### PROVIDED MATERIAL
........

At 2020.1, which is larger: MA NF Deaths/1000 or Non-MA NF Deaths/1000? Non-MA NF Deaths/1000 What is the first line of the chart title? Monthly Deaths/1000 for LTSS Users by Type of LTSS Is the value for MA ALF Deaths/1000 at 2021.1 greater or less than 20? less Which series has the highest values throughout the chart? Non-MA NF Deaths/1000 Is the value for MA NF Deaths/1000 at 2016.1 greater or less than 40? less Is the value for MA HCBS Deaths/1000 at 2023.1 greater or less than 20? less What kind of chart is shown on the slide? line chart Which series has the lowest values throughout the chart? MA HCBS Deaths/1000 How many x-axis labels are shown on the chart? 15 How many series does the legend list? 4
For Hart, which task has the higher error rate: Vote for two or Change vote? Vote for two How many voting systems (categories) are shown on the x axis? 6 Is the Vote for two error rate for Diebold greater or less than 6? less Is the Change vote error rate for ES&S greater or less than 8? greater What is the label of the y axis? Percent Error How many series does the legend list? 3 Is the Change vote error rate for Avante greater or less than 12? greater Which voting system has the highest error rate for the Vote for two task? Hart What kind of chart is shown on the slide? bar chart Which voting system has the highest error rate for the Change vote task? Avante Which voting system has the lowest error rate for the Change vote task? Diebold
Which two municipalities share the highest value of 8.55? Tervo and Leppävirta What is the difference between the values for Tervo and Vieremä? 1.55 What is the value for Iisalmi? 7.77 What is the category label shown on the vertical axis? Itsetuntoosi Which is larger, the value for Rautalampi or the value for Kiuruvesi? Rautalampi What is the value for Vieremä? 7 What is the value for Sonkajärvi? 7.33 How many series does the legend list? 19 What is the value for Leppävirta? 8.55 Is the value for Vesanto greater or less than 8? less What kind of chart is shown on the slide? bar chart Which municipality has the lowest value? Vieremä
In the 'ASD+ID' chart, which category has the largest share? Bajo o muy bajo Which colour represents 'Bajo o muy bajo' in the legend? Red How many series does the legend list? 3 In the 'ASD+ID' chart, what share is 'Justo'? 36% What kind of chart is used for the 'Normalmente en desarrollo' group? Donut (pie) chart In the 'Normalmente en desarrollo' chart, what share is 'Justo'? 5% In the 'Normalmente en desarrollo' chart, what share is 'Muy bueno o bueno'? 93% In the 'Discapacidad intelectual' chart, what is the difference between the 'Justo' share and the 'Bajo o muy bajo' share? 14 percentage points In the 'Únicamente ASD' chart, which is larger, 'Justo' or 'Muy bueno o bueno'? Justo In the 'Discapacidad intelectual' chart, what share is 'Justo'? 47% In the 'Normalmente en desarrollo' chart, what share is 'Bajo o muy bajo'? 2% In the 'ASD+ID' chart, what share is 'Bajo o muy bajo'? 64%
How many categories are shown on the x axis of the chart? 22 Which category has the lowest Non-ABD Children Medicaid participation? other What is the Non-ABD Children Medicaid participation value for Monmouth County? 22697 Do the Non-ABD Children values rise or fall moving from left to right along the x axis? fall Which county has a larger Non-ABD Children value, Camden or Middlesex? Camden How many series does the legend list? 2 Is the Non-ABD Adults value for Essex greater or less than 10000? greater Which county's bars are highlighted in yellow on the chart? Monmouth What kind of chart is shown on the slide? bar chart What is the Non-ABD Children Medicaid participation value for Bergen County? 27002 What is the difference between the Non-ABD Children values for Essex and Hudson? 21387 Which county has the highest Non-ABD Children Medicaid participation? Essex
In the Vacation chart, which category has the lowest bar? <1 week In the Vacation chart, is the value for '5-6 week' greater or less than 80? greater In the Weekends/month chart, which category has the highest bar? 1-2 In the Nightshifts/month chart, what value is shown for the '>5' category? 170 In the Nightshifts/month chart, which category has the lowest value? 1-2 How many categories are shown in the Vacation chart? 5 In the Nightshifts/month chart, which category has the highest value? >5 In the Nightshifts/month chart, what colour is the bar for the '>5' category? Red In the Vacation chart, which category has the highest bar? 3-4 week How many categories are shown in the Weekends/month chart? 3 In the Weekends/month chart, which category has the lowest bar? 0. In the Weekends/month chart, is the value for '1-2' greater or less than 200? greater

........

### WHAT NEEDS TO BE DONE
Copy all six records above word for word, keeping every line in its original order.

### ANSWER TO THE EXERCISE
At 2020.1, which is larger: MA NF Deaths/1000 or Non-MA NF Deaths/1000? Non-MA NF Deaths/1000 What is the first line of the chart title? Monthly Deaths/1000 for LTSS Users by Type of LTSS Is the value for MA ALF Deaths/1000 at 2021.1 greater or less than 20? less Which series has the highest values throughout the chart? Non-MA NF Deaths/1000 Is the value for MA NF Deaths/1000 at 2016.1 greater or less than 40? less Is the value for MA HCBS Deaths/1000 at 2023.1 greater or less than 20? less What kind of chart is shown on the slide? line chart Which series has the lowest values throughout the chart? MA HCBS Deaths/1000 How many x-axis labels are shown on the chart? 15 How many series does the legend list? 4
For Hart, which task has the higher error rate: Vote for two or Change vote? Vote for two How many voting systems (categories) are shown on the x axis? 6 Is the Vote for two error rate for Diebold greater or less than 6? less Is the Change vote error rate for ES&S greater or less than 8? greater What is the label of the y axis? Percent Error How many series does the legend list? 3 Is the Change vote error rate for Avante greater or less than 12? greater Which voting system has the highest error rate for the Vote for two task? Hart What kind of chart is shown on the slide? bar chart Which voting system has the highest error rate for the Change vote task? Avante Which voting system has the lowest error rate for the Change vote task? Diebold
Which two municipalities share the highest value of 8.55? Tervo and Leppävirta What is the difference between the values for Tervo and Vieremä? 1.55 What is the value for Iisalmi? 7.77 What is the category label shown on the vertical axis? Itsetuntoosi Which is larger, the value for Rautalampi or the value for Kiuruvesi? Rautalampi What is the value for Vieremä? 7 What is the value for Sonkajärvi? 7.33 How many series does the legend list? 19 What is the value for Leppävirta? 8.55 Is the value for Vesanto greater or less than 8? less What kind of chart is shown on the slide? bar chart Which municipality has the lowest value? Vieremä
In the 'ASD+ID' chart, which category has the largest share? Bajo o muy bajo Which colour represents 'Bajo o muy bajo' in the legend? Red How many series does the legend list? 3 In the 'ASD+ID' chart, what share is 'Justo'? 36% What kind of chart is used for the 'Normalmente en desarrollo' group? Donut (pie) chart In the 'Normalmente en desarrollo' chart, what share is 'Justo'? 5% In the 'Normalmente en desarrollo' chart, what share is 'Muy bueno o bueno'? 93% In the 'Discapacidad intelectual' chart, what is the difference between the 'Justo' share and the 'Bajo o muy bajo' share? 14 percentage points In the 'Únicamente ASD' chart, which is larger, 'Justo' or 'Muy bueno o bueno'? Justo In the 'Discapacidad intelectual' chart, what share is 'Justo'? 47% In the 'Normalmente en desarrollo' chart, what share is 'Bajo o muy bajo'? 2% In the 'ASD+ID' chart, what share is 'Bajo o muy bajo'? 64%
How many categories are shown on the x axis of the chart? 22 Which category has the lowest Non-ABD Children Medicaid participation? other What is the Non-ABD Children Medicaid participation value for Monmouth County? 22697 Do the Non-ABD Children values rise or fall moving from left to right along the x axis? fall Which county has a larger Non-ABD Children value, Camden or Middlesex? Camden How many series does the legend list? 2 Is the Non-ABD Adults value for Essex greater or less than 10000? greater Which county's bars are highlighted in yellow on the chart? Monmouth What kind of chart is shown on the slide? bar chart What is the Non-ABD Children Medicaid participation value for Bergen County? 27002 What is the difference between the Non-ABD Children values for Essex and Hudson? 21387 Which county has the highest Non-ABD Children Medicaid participation? Essex
In the Vacation chart, which category has the lowest bar? <1 week In the Vacation chart, is the value for '5-6 week' greater or less than 80? greater In the Weekends/month chart, which category has the highest bar? 1-2 In the Nightshifts/month chart, what value is shown for the '>5' category? 170 In the Nightshifts/month chart, which category has the lowest value? 1-2 How many categories are shown in the Vacation chart? 5 In the Nightshifts/month chart, which category has the highest value? >5 In the Nightshifts/month chart, what colour is the bar for the '>5' category? Red In the Vacation chart, which category has the highest bar? 3-4 week How many categories are shown in the Weekends/month chart? 3 In the Weekends/month chart, which category has the lowest bar? 0. In the Weekends/month chart, is the value for '1-2' greater or less than 200? greater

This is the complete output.